TASK ITEM »
Please write out the stretch of the passage on security equipment placement from "Push-to-exit buttons should" through "no relevant code.".

DOCUMENT SEGMENT »
Push-to-exit buttons should be placed on the exit side of the door in a location that is intuitive to users for its purpose. Signage lettering should be of a contrasting color to its background and of a size dictated by local code or 3/4 in. high if there is no relevant code.

Keypads should be placed similar to card readers and in a manner that, if possible, obscures the key code being entered.

Biometric readers should be placed similar to card readers and in a manner suitable for their environment. For example, voice recognition systems are not appropriate for high-noise environments, facial recognition systems require certain lighting conditions in order to work reliably, and fingerprint systems and hand geometry may work less well in high dust and dirt environments.

Alarm/access control controllers should be placed in a clean, dry environment (avoid janitor closets) and should be powered from a dedicated circuit, not from a plug pack into an electrical outlet. Such placements permit interruption of the power, whereas power within a conduit is more difficult to interrupt. Ideally, the alarm/access control electronics should be installed in a larger custom-fabricated “security terminal cabinet” that would also house the power supply, terminals, and other sensitive electronics. This method is always appropriate in outdoor environments.

For outdoor equipment, the selection should include sensitivity to weather and extremes of heat or cold. Where appropriate, include heaters and air-conditioning or ventilation in the design. Best practices indicate the use of an uninterruptible power supply in outdoor enclosures to help ensure power continuity.

Camera Placements

Cameras should always be placed where they will have an unobstructed field of view of the desired scene and where they will not be subject to vandalism or environmental damage.

The security system designer should carefully consider what level of detail is desired in the view and what additional surrounding activity is desirable to view or record. Sometimes, this creates a conflict that dictates the use of more than one camera for a particular view. For example, if a proprietor wants to see the details of the face of a person entering a building but also wants to see the type of car that the person parked in front of the building, this may require two separate cameras.

It is common for security system designers to exhibit a preference for either pan/tilt/zoom or fixed cameras. However, each has its distinct advantages and limitations. Pan/tilt/zoom cameras can provide precise close-up views or wide-angle views in virtually any direction, whereas a fixed camera has a set field of view at all times. However, pan/tilt/zoom cameras cannot view areas opposite where they are pointed, so activity can occur outside the field of view that could be important but unavailable later. Pan/tilt/zoom cameras are more expensive than fixed cameras and often require additional high-voltage power, complicating and adding cost to their installation. Sometimes, it is better to apply several fixed cameras in lieu of a single pan/tilt/zoom camera, and sometimes it is better to have the pan/tilt/zoom camera due to its flexibility of view.

There is also a camera that has unique attributes of both pan/tilt/zoom and fixed cameras. It is a single-megapixel camera equipped with a fish-eye lens that is pointed into a specially formed mirror that, when coupled with appropriate software, results in an infinite number of possible views, even from the recorded image. This can provide the security manager or director with the ability to pan, tilt, and zoom in history, which pan/tilt/zoom cameras cannot do. The trade-off, however, is that megapixel cameras consume much digital storage space, making storage of their images somewhat costly.

Phrase grounding data »
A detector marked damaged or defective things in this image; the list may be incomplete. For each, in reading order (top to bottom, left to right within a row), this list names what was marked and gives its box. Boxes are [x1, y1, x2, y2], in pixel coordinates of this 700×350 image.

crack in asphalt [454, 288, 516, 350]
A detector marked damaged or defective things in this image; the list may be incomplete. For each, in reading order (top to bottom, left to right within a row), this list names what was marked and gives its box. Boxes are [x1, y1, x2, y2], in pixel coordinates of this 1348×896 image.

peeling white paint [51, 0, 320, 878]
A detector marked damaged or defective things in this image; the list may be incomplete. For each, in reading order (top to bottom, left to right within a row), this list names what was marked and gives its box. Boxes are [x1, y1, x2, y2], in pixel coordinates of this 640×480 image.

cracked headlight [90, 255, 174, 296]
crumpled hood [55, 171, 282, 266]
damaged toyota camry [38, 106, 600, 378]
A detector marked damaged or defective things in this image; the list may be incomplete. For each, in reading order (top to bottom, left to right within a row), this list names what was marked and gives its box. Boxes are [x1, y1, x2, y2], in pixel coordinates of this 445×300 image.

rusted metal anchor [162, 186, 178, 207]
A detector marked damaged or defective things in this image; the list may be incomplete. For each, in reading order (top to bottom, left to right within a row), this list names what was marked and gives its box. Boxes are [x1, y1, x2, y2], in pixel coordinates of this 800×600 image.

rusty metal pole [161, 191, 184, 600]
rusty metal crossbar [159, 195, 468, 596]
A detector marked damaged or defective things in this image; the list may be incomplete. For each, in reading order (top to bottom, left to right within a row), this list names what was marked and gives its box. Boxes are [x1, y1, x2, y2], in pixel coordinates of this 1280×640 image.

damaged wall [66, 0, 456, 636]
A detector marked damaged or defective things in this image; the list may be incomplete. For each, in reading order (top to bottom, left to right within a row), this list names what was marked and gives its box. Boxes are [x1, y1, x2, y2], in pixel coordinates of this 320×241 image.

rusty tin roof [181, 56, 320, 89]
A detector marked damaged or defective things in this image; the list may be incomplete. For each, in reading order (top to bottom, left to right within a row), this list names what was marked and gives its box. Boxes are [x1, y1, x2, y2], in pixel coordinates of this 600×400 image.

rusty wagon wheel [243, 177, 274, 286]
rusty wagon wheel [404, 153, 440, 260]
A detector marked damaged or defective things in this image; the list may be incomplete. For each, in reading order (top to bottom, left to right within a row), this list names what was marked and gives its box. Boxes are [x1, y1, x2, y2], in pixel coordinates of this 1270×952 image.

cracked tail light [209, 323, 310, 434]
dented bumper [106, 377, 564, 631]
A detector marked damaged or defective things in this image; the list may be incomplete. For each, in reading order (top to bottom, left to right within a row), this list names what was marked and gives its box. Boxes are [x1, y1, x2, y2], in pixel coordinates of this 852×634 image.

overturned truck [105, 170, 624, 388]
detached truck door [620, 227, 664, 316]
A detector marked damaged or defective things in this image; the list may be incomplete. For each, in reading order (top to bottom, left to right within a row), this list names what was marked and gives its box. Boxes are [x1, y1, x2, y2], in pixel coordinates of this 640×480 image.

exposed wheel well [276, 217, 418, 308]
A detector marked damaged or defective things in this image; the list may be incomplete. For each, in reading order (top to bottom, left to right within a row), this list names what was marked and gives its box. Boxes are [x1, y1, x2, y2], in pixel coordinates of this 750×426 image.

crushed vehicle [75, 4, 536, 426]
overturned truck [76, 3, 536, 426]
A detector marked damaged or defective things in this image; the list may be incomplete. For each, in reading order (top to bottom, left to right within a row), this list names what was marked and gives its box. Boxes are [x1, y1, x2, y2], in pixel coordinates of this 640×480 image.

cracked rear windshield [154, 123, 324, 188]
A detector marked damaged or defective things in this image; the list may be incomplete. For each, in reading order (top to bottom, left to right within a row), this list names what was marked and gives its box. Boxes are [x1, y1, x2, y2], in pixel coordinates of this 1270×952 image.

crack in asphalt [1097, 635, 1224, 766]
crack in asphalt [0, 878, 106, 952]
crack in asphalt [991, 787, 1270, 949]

SOLUTION TO THIS TASK »
Push-to-exit buttons should be placed on the exit side of the door in a location that is intuitive to users for its purpose. Signage lettering should be of a contrasting color to its background and of a size dictated by local code or 3/4 in. high if there is no relevant code.